** Document **
* START *

What could be better than saving for retirement while cutting your tax burden?

A Solo 401(k) plan is known by a handful of names, including self-employed 401(k), individual 401(k), Solo-k, Uni-k, and one-participant k. Here, we'll refer to this retirement savings plan as a Solo 401(k). A Solo 401(k) is a special retirement savings plan for small business owners who have no employees other than a spouse.

While traditional 401(k) plans offered through larger employers provide a fabulous way to save for retirement, you may find a Solo 401(k) even more attractive. One of the primary benefits of this retirement plan is how much you can save in taxes. Here's how.

1. Save today

Because you own a business, the IRS considers you both the employer and the employee. That works out well for you because it means you can contribute to your retirement plan in two ways.

Employer and employee

With a Solo 401(k), the maximum you can contribute as an employee is $20,500. But here's where savings get ramped up. You're also the employer and, as such, can also contribute up to 25% of your self-employment income.

Better yet, if you're age 50 or over, you can sock away an additional $6,500 in catch-up contributions.

Let's say you're under 50, and your business earns $80,000 in profit this year. Your total eligible Solo 401(k) contribution would be over $35,000. If you're 50 or older, that amount jumps to nearly $42,000.

No matter how much you earn, the most you can contribute to a Solo 401(k) in 2022 is $61,000 if you're under the age of 50. If you're 50 or older, it's $67,500. Keep an eye out, though. Those amounts are set to increase in 2023.

Immediate savings

If you dread tax day each year, tucking income away in a Solo 401(k) retirement plan is a brilliant way to avoid paying too much in taxes.

Again, let's imagine that your small business shows an $80,000 profit. That's $80,000 you would normally have to pay federal, state, and local taxes on (depending on your state). Now, let's say you contributed $30,000 of that profit to your Solo 401(k). Rather than pay taxes on $80,000, you're now only responsible for paying taxes on $50,000.

2. Save later

One of the perks of opening a Solo 401(k) is getting the flexibility to decide when you want to pay taxes on the money you're investing. If you'd rather pay taxes now and make withdrawals tax-free in retirement, you can direct some or all of your contributions to a Roth Solo 401(k). While today's contributions won't reduce your tax burden now, they will save you money later.

One thing to consider as you decide which type of Solo 401(k) you'd like to open is when you believe your tax burden is likely to be greater. Do you believe you're earning more money now than you'll bring in during retirement, placing you in a higher tax bracket? Or, are you planning to have as much (or more) money coming in through your retirement years?

Shop around

No matter which type of Solo 401(k) plan you're most interested in, it pays to shop around. Check with several brokerage firms to learn more about fees and to get a sense of which company makes navigating your Solo 401(k) the easiest.

It's nice to know that it's not just the mega-corporations that can offer 401(k) retirement plans. As the boss of your own company, a Solo 401(k) also makes you the boss of your retirement planning.

* END *

** Data excerpt **
* START *

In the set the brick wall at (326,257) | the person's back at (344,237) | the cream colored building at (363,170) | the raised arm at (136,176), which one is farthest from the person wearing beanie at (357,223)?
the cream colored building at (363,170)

* END *

** What is required **
Condense the paragraph in the Solo 401(k) article above that begins "No matter how much you earn" into a short bulleted list that keeps its main facts.

** Right answer **
- 2022 maximum Solo 401(k) contribution under age 50: $61,000, regardless of earnings
- 2022 maximum at age 50 or older: $67,500
- Both limits are set to increase in 2023